Angeln in Senegal

In den Winterferien 2016 flog ich nach Senegal. Es war total komisch, weil in Österreich Winter herrschte und es in Senegal praktisch nur Sommer gibt. Ich stieg mit meiner Mutter und meinem Vater in einen Flieger. Ich liebe fliegen, einfach weil es sich anfühlt, als würde ich in eine neue Welt steigen.

In Wien lag überall Schnee. In Senegal aber war plötzlich überall Wüste und Sand. Sobald wir gelandet sind, fing ich direkt an zu schwitzen, weil es so heiß war. Es lag ein warmer Geruch in der Luft und ich fand es schwieriger als sonst, zu atmen.

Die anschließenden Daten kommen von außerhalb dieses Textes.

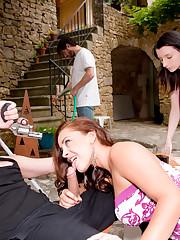 Liza Del Sierra, Coco Charnelle & Miss Lilith sucking a..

Wir aßen etwas und wurden dann von einem Taxi abgeholt und fuhren dann zu unserer Familie. Nach einer halben Stunde kamen wir an. Unsere Familie empfing uns schon mit einem Lächeln. Es war schon sehr spät und in der Nacht wimmelte es nur so von Schlangen. Deshalb sind wir langsam ins Haus gegangen und haben uns dort sehr lang unterhalten. Dadurch, dass die Familie sehr groß ist, hat es lange gedauert, alle zu begrüßen. Es war total schlimm wegen der Zeitumstellung. Ich und meine Mutter waren total verwirrt und haben nicht schlafen können. Im Gegensatz zu meinem Vater. Der hat geschlafen wie im Winterschlaf. Ich und meine Mutter sind nicht mal mit einem Ventilator  ausgekommen - es war einfach viel zu heiß. Die ganzen Tage war eigentlich nicht wirklich viel los. Es gab halt immer viel gutes Essen. Wir haben gegessen, bis wir sehr voll waren. Es war total spannend und aufregend,  weil wir unseren Fisch selbst im Meer geangelt haben. Ich hab es geliebt, weil mein Vater immer stolz war, wenn ich einen Fisch gefangen habe. Einmal hab ich auch einen Riesenfisch gefangen und ich war so zufrieden, weil ich mit dem einen Fisch die ganze Familie satt machen konnte. Ich war auch mit meinem Vater am Strand und wir haben Krebse gefangen. Der Tag hat so viel Spaß  gemacht. Dadurch, dass in Senegal sehr viele Wildtiere leben und es dort nicht so verriegelte Häuser gibt, ist eine sehr giftige Schlange in mein Haus geschlichen. Es war eine Black Mamba. Mein Vater reagierte sofort und erschlug sie sehr heftig mit einem dicken Stock.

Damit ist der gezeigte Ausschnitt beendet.